Create and load projects
Contents
Create and load projects#
Projects refer to a context
directory that holds all the project code and configuration. The context
dir is
usually mapped to a git
repository and/or to an IDE (PyCharm, VSCode, etc.) project.
There are three ways to create/load a project
object:
new_project()
— Create a new MLRun project and optionally load it from a yaml/zip/git template.load_project()
— Load a project from a context directory or remote git/zip/tar archive.get_or_create_project()
— Load a project from the MLRun DB if it exists, or from a specified context/archive.
Projects can also be loaded and workflows/pipelines can be executed using the CLI (using the mlrun project
command).
Note
Data-access permissions are given to the original creator of files. If you transfer ownership on a project to a user in a different user group, then you must give the new owner the relevant permissions on the data files and folders of the project (by modifying the POSIX permissions in the file-system on the project files if possible). Otherwise, the user will not be able to work with the project data.
In this section
Creating a new project#
To define a new project from scratch, use new_project()
. You must specify a name
,
location for the context
directory (e.g. ./
) and other optional parameters (see below).
The context
dir holds the configuration, code, and workflow files.

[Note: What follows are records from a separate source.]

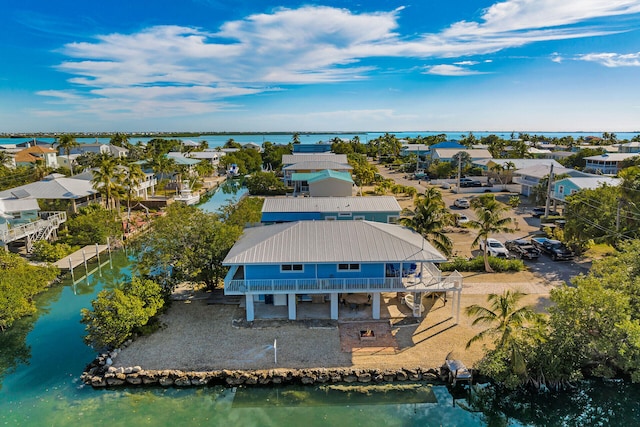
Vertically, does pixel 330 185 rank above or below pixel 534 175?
below

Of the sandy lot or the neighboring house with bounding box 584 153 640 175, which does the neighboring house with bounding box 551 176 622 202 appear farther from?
the neighboring house with bounding box 584 153 640 175

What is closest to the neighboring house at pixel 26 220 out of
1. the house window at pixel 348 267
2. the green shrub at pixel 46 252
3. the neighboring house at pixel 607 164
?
the green shrub at pixel 46 252

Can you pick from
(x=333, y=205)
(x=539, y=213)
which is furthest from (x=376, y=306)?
(x=539, y=213)

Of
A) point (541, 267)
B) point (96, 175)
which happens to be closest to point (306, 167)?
point (96, 175)

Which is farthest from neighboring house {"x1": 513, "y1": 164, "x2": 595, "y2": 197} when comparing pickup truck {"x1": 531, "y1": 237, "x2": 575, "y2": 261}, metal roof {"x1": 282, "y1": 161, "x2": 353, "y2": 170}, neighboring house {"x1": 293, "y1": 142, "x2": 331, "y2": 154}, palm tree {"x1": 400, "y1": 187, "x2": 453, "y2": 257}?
neighboring house {"x1": 293, "y1": 142, "x2": 331, "y2": 154}

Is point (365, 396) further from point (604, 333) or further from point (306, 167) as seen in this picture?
point (306, 167)

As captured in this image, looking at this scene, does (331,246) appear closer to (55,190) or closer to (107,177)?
(107,177)
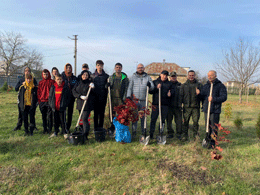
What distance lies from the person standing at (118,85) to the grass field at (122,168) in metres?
1.18

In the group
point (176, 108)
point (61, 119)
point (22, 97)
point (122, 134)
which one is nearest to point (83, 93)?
point (61, 119)

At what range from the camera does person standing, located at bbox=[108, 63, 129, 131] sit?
548cm

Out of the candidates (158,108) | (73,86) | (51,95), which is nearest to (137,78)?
(158,108)

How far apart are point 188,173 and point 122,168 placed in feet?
4.13

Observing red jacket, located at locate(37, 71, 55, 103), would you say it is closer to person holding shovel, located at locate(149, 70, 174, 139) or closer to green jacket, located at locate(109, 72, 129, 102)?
green jacket, located at locate(109, 72, 129, 102)

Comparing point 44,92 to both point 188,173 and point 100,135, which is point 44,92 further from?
point 188,173

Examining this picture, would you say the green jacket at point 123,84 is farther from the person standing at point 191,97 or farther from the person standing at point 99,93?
the person standing at point 191,97

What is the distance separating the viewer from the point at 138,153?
15.1ft

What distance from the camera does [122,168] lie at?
3.84 meters

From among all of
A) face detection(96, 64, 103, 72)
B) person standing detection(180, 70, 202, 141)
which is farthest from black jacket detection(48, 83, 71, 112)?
person standing detection(180, 70, 202, 141)

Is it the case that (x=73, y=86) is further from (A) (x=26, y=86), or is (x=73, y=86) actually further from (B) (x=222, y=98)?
(B) (x=222, y=98)

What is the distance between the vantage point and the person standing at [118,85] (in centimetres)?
548

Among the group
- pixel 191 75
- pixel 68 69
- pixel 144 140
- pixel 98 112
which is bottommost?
pixel 144 140

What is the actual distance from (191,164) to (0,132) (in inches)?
220
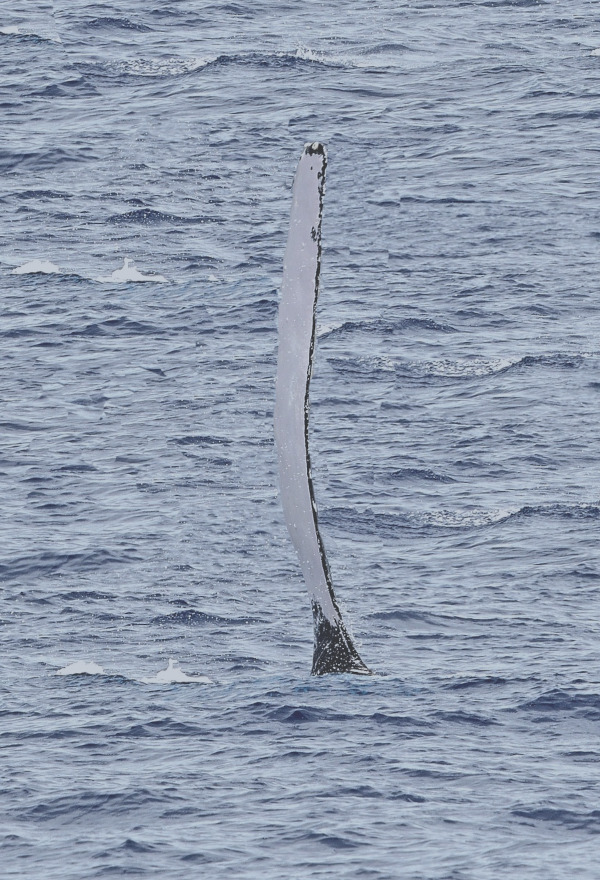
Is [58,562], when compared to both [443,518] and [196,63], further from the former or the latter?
[196,63]

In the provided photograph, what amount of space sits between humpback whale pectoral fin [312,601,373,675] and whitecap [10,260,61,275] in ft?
121

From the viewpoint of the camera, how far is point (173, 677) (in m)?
37.3

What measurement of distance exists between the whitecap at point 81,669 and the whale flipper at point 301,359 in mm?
10455

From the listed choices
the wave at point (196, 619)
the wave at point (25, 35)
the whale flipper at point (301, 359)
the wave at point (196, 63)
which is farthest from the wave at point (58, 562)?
the wave at point (25, 35)

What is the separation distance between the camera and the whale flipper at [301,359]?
24656 millimetres

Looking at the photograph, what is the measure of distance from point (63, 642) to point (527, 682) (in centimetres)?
925

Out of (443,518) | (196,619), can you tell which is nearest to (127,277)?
(443,518)

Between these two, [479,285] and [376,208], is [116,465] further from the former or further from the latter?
[376,208]

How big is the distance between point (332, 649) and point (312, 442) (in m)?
22.4

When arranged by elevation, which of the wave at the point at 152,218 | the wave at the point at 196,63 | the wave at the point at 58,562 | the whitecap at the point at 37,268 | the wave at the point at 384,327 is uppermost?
the wave at the point at 196,63

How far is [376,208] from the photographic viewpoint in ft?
242

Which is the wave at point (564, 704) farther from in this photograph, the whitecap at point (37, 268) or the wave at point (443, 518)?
the whitecap at point (37, 268)

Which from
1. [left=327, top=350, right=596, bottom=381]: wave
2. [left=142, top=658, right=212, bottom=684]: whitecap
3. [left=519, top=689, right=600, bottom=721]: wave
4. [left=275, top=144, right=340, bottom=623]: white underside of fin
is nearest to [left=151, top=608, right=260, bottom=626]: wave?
[left=142, top=658, right=212, bottom=684]: whitecap

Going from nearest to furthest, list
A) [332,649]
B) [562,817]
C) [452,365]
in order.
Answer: [562,817], [332,649], [452,365]
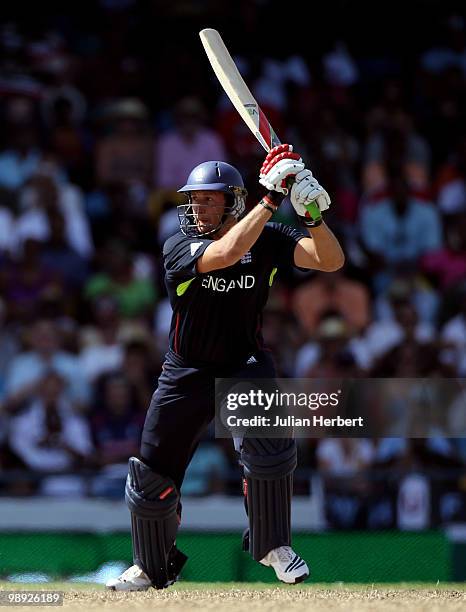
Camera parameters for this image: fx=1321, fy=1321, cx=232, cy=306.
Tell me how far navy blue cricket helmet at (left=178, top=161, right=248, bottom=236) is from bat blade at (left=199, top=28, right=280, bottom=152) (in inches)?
9.4

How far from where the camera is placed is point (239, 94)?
6.34 meters

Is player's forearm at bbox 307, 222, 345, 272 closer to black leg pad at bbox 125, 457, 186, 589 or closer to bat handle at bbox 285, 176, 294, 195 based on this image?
bat handle at bbox 285, 176, 294, 195

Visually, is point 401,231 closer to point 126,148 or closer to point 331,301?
point 331,301

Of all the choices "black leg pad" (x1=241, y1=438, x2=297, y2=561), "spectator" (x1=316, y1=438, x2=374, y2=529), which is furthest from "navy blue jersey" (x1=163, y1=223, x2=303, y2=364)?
"spectator" (x1=316, y1=438, x2=374, y2=529)

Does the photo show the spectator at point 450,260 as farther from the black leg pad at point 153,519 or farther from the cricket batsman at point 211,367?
the black leg pad at point 153,519

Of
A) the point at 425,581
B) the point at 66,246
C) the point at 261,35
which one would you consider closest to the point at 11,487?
the point at 66,246

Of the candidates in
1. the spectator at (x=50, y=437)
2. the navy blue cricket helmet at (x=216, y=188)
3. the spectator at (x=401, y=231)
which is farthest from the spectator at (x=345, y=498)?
the navy blue cricket helmet at (x=216, y=188)

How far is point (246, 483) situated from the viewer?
6141 millimetres

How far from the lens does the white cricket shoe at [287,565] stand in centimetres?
602

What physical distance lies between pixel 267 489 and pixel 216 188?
4.63 feet

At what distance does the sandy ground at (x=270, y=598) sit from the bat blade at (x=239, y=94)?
2.13 metres
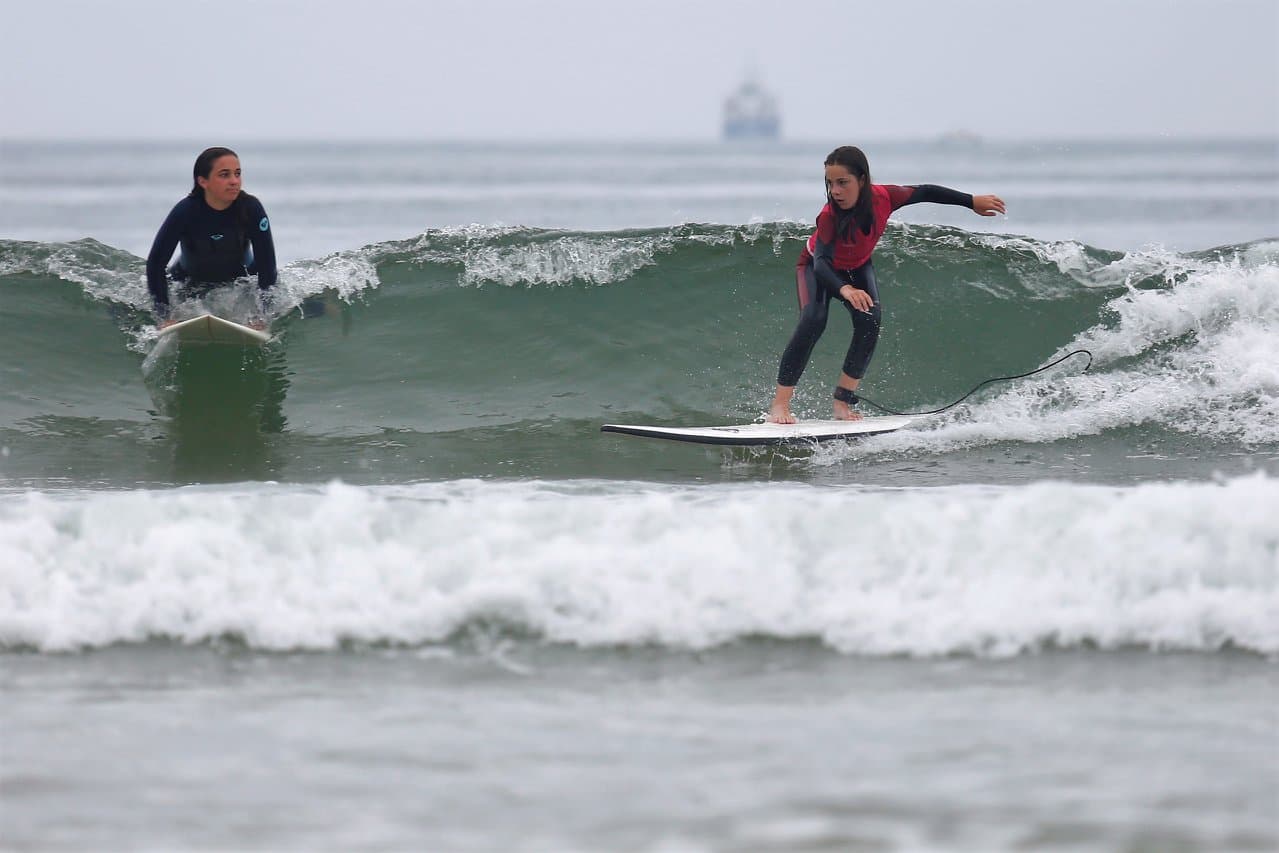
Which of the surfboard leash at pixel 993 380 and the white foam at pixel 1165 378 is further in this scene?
the surfboard leash at pixel 993 380

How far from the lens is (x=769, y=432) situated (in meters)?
6.88

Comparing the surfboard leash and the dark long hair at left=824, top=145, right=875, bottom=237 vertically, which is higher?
the dark long hair at left=824, top=145, right=875, bottom=237

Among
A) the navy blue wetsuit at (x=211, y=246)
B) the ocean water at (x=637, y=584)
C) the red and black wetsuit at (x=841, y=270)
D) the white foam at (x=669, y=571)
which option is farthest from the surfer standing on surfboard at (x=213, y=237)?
the red and black wetsuit at (x=841, y=270)

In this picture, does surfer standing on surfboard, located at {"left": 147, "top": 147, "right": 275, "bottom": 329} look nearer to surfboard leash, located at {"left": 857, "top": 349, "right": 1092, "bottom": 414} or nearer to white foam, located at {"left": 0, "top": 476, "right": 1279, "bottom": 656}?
white foam, located at {"left": 0, "top": 476, "right": 1279, "bottom": 656}

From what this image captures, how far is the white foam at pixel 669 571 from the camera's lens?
4.26 meters

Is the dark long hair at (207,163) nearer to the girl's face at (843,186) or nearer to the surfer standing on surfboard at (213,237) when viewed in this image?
the surfer standing on surfboard at (213,237)

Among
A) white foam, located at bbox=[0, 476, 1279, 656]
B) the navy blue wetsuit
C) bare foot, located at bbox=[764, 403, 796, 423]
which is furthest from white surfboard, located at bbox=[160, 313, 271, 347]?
bare foot, located at bbox=[764, 403, 796, 423]

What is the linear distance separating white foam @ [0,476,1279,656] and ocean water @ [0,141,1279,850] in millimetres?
14

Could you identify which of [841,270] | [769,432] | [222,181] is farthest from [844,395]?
[222,181]

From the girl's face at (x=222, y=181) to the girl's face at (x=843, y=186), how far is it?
134 inches

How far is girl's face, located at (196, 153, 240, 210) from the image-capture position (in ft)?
24.7

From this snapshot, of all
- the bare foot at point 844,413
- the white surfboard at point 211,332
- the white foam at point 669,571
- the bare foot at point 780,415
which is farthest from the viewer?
the white surfboard at point 211,332

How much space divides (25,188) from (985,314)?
51311 mm

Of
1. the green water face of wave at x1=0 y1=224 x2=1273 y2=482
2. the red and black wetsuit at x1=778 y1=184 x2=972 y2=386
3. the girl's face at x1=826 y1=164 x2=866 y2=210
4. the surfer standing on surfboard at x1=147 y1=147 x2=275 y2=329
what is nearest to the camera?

File paths in the project are relative to the context root.
# create a project with local and marketplace functions
project = mlrun.new_project("myproj", "./", init_git=True, description="my new project")
project.set_function('prep_data.py', 'prep-data', image='mlrun/mlrun', handler='prep_data')
project.set_function('hub://sklearn_classifier', 'train')
# register a simple named artifact in the project (to be used in workflows)
data_url = 'https://s3.wasabisys.com/iguazio/data/iris/iris.data.raw.csv'
project.set_workflow('main', "./myflow.py")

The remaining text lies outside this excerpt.